Once more, Allan was at a loss for an answer; and, once more, Midwinter’s ready memory helped him through the difficulty.

“I think I can trace our way back to this impression, as I traced our way back to the other,” he said, addressing the doctor. “After we got here yesterday afternoon, my friend and I took a long walk over the hills—”

“That’s it!” interposed Allan. “I remember. The sun was setting as we came back to the hotel for supper, and it was such a splendid red sky, we both stopped to look at it. And then we talked about Mr. Brock, and wondered how far he had got on his journey home. My memory may be a slow one at starting, doctor; but when it’s once set going, stop it if you can! I haven’t half done yet.”

“Wait one minute, in mercy to Mr. Midwinter’s memory and mine,” said the doctor. “We have traced back to your waking impressions the vision of the open country, the pool, and the sunset. But the Shadow of the Woman has not been accounted for yet. Can you find us the original of this mysterious figure in the dream landscape?”
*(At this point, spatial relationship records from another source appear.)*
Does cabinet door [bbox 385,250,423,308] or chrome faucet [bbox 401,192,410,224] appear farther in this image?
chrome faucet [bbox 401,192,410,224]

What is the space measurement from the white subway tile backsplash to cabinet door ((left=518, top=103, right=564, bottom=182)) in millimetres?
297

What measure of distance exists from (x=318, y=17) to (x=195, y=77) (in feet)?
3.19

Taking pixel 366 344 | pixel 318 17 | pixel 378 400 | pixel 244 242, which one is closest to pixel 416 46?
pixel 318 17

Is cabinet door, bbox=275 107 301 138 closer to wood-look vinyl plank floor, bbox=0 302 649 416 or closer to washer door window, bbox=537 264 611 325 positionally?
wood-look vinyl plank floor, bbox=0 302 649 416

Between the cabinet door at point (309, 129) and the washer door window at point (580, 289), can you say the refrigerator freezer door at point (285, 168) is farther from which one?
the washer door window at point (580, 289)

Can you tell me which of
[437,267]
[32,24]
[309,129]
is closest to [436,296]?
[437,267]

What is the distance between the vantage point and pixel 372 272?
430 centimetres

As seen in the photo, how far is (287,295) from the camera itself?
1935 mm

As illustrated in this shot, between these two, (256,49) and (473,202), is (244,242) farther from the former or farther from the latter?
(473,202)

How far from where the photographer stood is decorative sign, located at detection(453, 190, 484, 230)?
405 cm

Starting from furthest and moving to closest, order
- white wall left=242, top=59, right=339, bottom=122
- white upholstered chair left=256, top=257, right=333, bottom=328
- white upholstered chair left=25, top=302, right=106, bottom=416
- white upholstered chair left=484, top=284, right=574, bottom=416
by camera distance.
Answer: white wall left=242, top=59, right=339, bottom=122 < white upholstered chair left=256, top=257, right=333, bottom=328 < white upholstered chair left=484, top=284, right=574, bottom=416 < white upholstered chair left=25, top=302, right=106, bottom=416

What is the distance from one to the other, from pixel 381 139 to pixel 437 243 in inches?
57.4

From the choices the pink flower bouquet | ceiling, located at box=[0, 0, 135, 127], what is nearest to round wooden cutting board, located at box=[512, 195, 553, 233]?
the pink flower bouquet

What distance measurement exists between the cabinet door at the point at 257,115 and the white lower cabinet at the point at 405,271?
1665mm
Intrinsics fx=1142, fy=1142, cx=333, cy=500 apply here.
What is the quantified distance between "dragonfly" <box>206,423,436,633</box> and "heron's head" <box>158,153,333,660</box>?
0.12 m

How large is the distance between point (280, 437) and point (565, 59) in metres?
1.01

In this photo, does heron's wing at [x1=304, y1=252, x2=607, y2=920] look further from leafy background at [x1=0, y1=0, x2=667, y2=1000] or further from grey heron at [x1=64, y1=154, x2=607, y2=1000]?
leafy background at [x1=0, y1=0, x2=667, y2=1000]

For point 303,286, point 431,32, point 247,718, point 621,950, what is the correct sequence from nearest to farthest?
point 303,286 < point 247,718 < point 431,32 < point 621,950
Allan relapsed into his former perplexity, and Midwinter waited for what was to come, with his eyes fixed in breathless interest on the doctor’s face. For the first time there was unbroken silence in the room. Mr. Hawbury looked interrogatively from Allan to Allan’s friend. Neither of them answered him. Between the shadow and the shadow’s substance there was a great gulf of mystery, impenetrable alike to all three of them.

“Patience,” said the doctor, composedly. “Let us leave the figure by the pool for the present and try if we can’t pick her up again as we go on. Allow me to observe, Mr. Midwinter, that it is not very easy to identify a shadow; but we won’t despair. This impalpable lady of the lake may take some consistency when we next meet with her.”

Midwinter made no reply. From that moment his interest in the inquiry began to flag.

“What is the next scene in the dream?” pursued Mr. Hawbury, referring to the manuscript. “Mr. Armadale finds himself in a room. He is standing before a long window opening on a lawn and flower-garden, and the rain is pattering against the glass. The only thing he sees in the room is a little statue; and the only company he has is the Shadow of a Man standing opposite to him. The Shadow stretches out its arm, and the statue falls in fragments on the floor; and the dreamer, in anger and distress at the catastrophe (observe, gentlemen, that here the sleeper’s reasoning faculty wakes up a little, and the dream passes rationally, for a moment, from cause to effect), stoops to look at the broken pieces. When he looks up again, the scene has vanished. That is to say, in the ebb and flow of sleep, it is the turn of the flow now, and the brain rests a little. What’s the matter, Mr. Armadale? Has that restive memory of yours run away with you again?”

“Yes,” said Allan. “I’m off at full gallop. I’ve run the broken statue to earth; it’s nothing more nor less than a china shepherdess I knocked off the mantel-piece in the hotel coffee-room, when I rang the bell for supper last night. I say, how well we get on; don’t we? It’s like guessing a riddle. Now, then, Midwinter! your turn next.”

“No!” said the doctor. “My turn, if you please. I claim the long window, the garden, and the lawn, as my property. You will find the long window, Mr. Armadale, in the next room. If you look out, you’ll see the garden and lawn in front of it; and, if you’ll exert that wonderful memory of yours, you will recollect that you were good enough to take special and complimentary notice of my smart French window and my neat garden, when I drove you and your friend to Port St. Mary yesterday.”